**Requirement:** Word for word, give the material below again, minus any images.

**Raw data:**
===

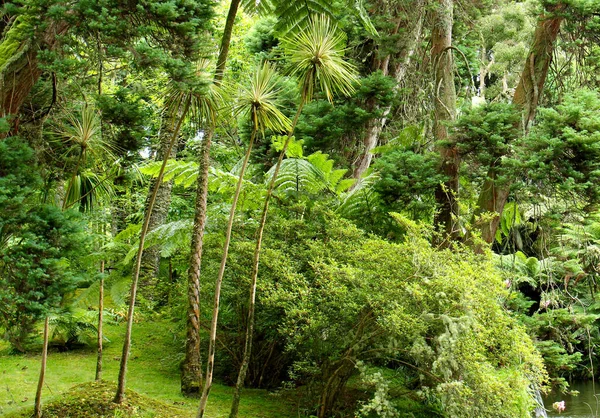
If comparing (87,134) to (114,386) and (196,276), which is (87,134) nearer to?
(196,276)

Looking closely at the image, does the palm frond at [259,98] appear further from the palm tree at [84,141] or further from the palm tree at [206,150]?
the palm tree at [84,141]

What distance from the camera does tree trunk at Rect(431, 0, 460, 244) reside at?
7676 millimetres

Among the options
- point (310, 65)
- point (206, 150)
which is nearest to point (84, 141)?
point (206, 150)

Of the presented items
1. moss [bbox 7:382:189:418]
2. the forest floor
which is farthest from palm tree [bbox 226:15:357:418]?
the forest floor

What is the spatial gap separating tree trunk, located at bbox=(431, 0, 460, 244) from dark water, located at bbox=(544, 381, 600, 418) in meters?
4.44

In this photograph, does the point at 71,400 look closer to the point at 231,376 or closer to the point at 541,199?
the point at 231,376

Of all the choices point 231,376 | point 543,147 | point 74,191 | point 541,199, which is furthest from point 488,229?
point 74,191

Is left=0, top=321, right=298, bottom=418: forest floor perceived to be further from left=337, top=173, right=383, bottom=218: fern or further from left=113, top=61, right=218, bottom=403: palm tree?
left=337, top=173, right=383, bottom=218: fern

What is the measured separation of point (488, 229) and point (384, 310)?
2.96 m

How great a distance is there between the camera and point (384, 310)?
17.3ft

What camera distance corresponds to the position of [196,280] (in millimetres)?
5852

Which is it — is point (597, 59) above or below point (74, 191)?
above

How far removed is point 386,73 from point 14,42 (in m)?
6.99

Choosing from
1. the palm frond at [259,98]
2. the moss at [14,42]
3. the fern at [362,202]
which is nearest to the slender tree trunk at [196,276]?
the palm frond at [259,98]
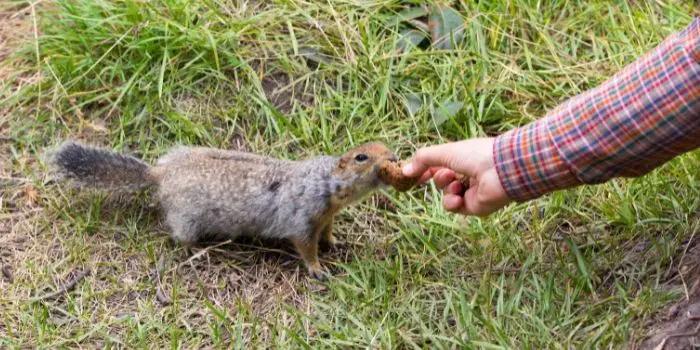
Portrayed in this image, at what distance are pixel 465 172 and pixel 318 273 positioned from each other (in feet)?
3.13

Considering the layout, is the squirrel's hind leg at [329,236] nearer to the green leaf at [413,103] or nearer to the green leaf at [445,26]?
the green leaf at [413,103]

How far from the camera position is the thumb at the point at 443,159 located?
342cm

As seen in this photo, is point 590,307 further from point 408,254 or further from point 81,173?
point 81,173

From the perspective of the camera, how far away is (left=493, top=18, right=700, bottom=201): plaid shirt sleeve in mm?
2980

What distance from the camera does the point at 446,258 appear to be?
4012 millimetres

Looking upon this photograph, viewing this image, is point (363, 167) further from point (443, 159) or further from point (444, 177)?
point (443, 159)

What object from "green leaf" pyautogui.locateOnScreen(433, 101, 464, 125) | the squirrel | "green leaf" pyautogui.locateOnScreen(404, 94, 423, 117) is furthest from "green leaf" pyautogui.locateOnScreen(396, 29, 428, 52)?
the squirrel

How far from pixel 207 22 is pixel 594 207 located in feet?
6.72

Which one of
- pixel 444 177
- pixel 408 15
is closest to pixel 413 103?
pixel 408 15

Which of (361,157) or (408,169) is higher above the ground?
(408,169)

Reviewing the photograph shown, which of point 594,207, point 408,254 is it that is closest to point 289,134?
point 408,254

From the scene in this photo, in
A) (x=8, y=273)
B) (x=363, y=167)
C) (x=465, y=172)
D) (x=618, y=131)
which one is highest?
(x=618, y=131)

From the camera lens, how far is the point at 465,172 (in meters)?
3.44

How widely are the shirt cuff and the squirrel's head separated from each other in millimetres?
739
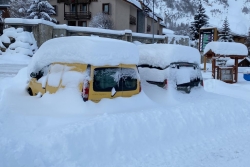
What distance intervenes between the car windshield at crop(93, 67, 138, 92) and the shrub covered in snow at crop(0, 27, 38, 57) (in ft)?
49.3

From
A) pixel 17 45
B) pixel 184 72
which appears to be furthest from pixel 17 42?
pixel 184 72

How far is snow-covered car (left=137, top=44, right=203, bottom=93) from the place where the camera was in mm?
6867

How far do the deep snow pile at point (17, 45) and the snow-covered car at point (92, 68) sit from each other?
43.7 feet

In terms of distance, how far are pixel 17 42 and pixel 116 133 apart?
55.6 feet

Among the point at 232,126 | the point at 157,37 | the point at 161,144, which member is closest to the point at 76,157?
the point at 161,144

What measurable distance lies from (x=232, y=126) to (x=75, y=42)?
429cm

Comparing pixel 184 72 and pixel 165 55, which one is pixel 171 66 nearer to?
pixel 165 55

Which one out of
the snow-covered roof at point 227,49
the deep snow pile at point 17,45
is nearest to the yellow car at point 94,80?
the snow-covered roof at point 227,49

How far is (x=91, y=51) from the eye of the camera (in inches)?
202

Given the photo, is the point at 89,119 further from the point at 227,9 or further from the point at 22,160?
the point at 227,9

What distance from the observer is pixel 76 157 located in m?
3.83

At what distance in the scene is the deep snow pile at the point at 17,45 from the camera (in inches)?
717

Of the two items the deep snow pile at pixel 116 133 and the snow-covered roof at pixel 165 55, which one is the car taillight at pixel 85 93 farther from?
the snow-covered roof at pixel 165 55

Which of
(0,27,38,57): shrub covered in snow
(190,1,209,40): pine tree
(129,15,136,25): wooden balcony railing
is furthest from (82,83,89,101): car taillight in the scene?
(190,1,209,40): pine tree
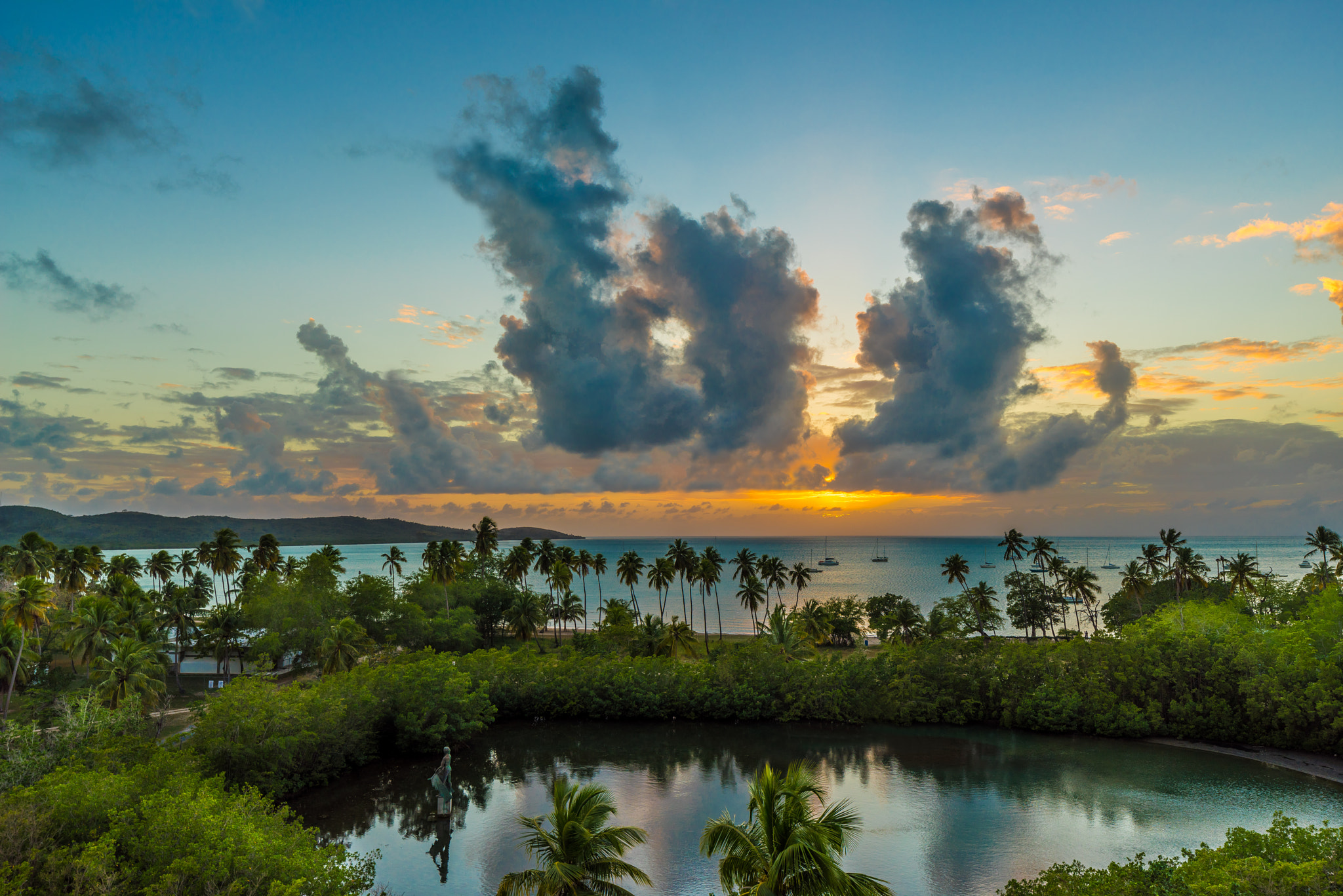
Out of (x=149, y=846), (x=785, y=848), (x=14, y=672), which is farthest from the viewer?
(x=14, y=672)

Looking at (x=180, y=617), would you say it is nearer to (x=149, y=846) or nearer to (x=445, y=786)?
(x=445, y=786)

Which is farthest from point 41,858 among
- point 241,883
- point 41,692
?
point 41,692

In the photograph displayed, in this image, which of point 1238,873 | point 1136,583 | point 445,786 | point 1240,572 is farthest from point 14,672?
point 1240,572

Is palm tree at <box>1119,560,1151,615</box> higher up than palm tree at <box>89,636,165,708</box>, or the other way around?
palm tree at <box>89,636,165,708</box>

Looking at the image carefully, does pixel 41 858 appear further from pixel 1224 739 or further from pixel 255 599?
pixel 1224 739

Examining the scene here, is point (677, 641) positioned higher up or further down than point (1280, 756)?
higher up

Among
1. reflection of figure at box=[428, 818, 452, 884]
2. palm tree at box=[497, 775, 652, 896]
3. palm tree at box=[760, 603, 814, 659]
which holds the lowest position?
reflection of figure at box=[428, 818, 452, 884]

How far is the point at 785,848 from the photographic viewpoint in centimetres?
1326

===

**Response:**
If comparing (87,134) to (114,386) and (196,276), which is (87,134) nearer to?
(196,276)

Looking closely at the image, does the palm frond at [259,98] appear further from the palm tree at [84,141] or further from the palm tree at [206,150]?
the palm tree at [84,141]

What distance from the camera does tree trunk at Rect(431, 0, 460, 244) reside at?
7676 millimetres

Among the options
- point (310, 65)
- point (206, 150)
which is nearest to point (84, 141)?
point (206, 150)

Of the presented items
1. moss [bbox 7:382:189:418]
2. the forest floor
which is farthest from palm tree [bbox 226:15:357:418]?
the forest floor

What is the spatial gap separating tree trunk, located at bbox=(431, 0, 460, 244) from dark water, located at bbox=(544, 381, 600, 418) in meters?
4.44

In this photograph, does the point at 71,400 look closer to the point at 231,376 or closer to the point at 541,199?
the point at 231,376

Of all the choices point 231,376 | point 543,147 | point 74,191 | point 541,199, which is furthest from point 488,229?
point 74,191

Is left=0, top=321, right=298, bottom=418: forest floor perceived to be further from left=337, top=173, right=383, bottom=218: fern or further from left=113, top=61, right=218, bottom=403: palm tree?
left=337, top=173, right=383, bottom=218: fern

What is the measured separation of point (488, 229) and point (384, 310)?
2.96 m

How great a distance is there between the camera and point (384, 310)?
17.3ft

What camera distance corresponds to the position of [196,280] (in millimetres)?
5852

Which is it — is point (597, 59) above or below point (74, 191)?
above

How far removed is point 386,73 from point 14,42 (in m)?
6.99

Choosing from
1. the palm frond at [259,98]
2. the moss at [14,42]
3. the fern at [362,202]
which is nearest to the slender tree trunk at [196,276]?
the palm frond at [259,98]
Portrayed in this image, at what distance are pixel 465 172 and pixel 318 273 positioned from each other (in feet)?
3.13

Considering the layout, is the squirrel's hind leg at [329,236] nearer to the green leaf at [413,103] or nearer to the green leaf at [445,26]?
the green leaf at [413,103]

How far from the camera position is the thumb at the point at 443,159 located?
342cm

As seen in this photo, is point 590,307 further from point 408,254 or further from point 81,173?
point 81,173

From the perspective of the camera, how far away is (left=493, top=18, right=700, bottom=201): plaid shirt sleeve in mm?
2980

What distance from the camera does the point at 446,258 appear to be?
4012 millimetres

Looking upon this photograph, viewing this image, is point (363, 167) further from point (443, 159) or further from point (444, 177)?
point (443, 159)

What object from "green leaf" pyautogui.locateOnScreen(433, 101, 464, 125) | the squirrel | "green leaf" pyautogui.locateOnScreen(404, 94, 423, 117) is furthest from "green leaf" pyautogui.locateOnScreen(396, 29, 428, 52)?
the squirrel

How far from pixel 207 22 is pixel 594 207 located in feet?
6.72

Which one of
- pixel 444 177
- pixel 408 15
is closest to pixel 413 103?
pixel 408 15

Which of (361,157) or (408,169) is higher above the ground?
(408,169)

Reviewing the photograph shown, which of point 594,207, point 408,254 is it that is closest to point 289,134?
point 408,254

From the scene in this photo, in
A) (x=8, y=273)
B) (x=363, y=167)
C) (x=465, y=172)
D) (x=618, y=131)
which one is highest?
(x=618, y=131)

From the camera lens, how far is the point at 465,172 (in meters)?
3.44

How widely are the shirt cuff and the squirrel's head separated from each other in millimetres?
739
What distance intervenes between the car windshield at crop(93, 67, 138, 92) and the shrub covered in snow at crop(0, 27, 38, 57) (in ft)?
49.3

From
A) pixel 17 45
B) pixel 184 72
which appears to be furthest from pixel 17 42?
pixel 184 72

How far is snow-covered car (left=137, top=44, right=203, bottom=93) from the place where the camera was in mm?
6867

How far do the deep snow pile at point (17, 45) and the snow-covered car at point (92, 68) sit from each other?
43.7 feet

In terms of distance, how far are pixel 17 42 and pixel 116 133 apart?
55.6 feet

Among the point at 232,126 | the point at 157,37 | the point at 161,144, which member is closest to the point at 76,157?
the point at 161,144

What measurable distance lies from (x=232, y=126) to (x=75, y=42)?
429cm

Comparing pixel 184 72 and pixel 165 55, which one is pixel 171 66 nearer to?
pixel 165 55

Which one out of
the snow-covered roof at point 227,49
the deep snow pile at point 17,45
is nearest to the yellow car at point 94,80?
the snow-covered roof at point 227,49

How far is (x=91, y=51) from the eye of the camera (in inches)?
202

Given the photo, is the point at 89,119 further from the point at 227,9 or further from the point at 22,160?
the point at 227,9

What distance from the observer is pixel 76 157 located in m?
3.83

At what distance in the scene is the deep snow pile at the point at 17,45 from the camera (in inches)?
717

Of the two items the deep snow pile at pixel 116 133 and the snow-covered roof at pixel 165 55, which one is the car taillight at pixel 85 93 farther from?
the snow-covered roof at pixel 165 55

Which of
(0,27,38,57): shrub covered in snow
(190,1,209,40): pine tree
(129,15,136,25): wooden balcony railing
is furthest from (82,83,89,101): car taillight in the scene?
(190,1,209,40): pine tree
Out of (x=149, y=846), (x=785, y=848), (x=14, y=672), which is farthest from the viewer?
(x=14, y=672)

Looking at (x=180, y=617), would you say it is nearer to (x=149, y=846) or nearer to (x=445, y=786)?
(x=445, y=786)

Which is farthest from point 41,858 among
- point 241,883
- point 41,692
?
point 41,692

In the photograph displayed, in this image, which of point 1238,873 | point 1136,583 | point 445,786 | point 1240,572 is farthest from point 14,672?
point 1240,572

Is palm tree at <box>1119,560,1151,615</box> higher up than palm tree at <box>89,636,165,708</box>, or the other way around?
palm tree at <box>89,636,165,708</box>

Looking at the image carefully, does pixel 41 858 appear further from pixel 1224 739 or further from pixel 255 599?
pixel 1224 739

Examining the scene here, is point (677, 641) positioned higher up or further down than point (1280, 756)?
higher up

Among
1. reflection of figure at box=[428, 818, 452, 884]
2. palm tree at box=[497, 775, 652, 896]
3. palm tree at box=[760, 603, 814, 659]
which holds the lowest position?
reflection of figure at box=[428, 818, 452, 884]

How far is the point at 785,848 from the photographic viewpoint in centimetres?
1326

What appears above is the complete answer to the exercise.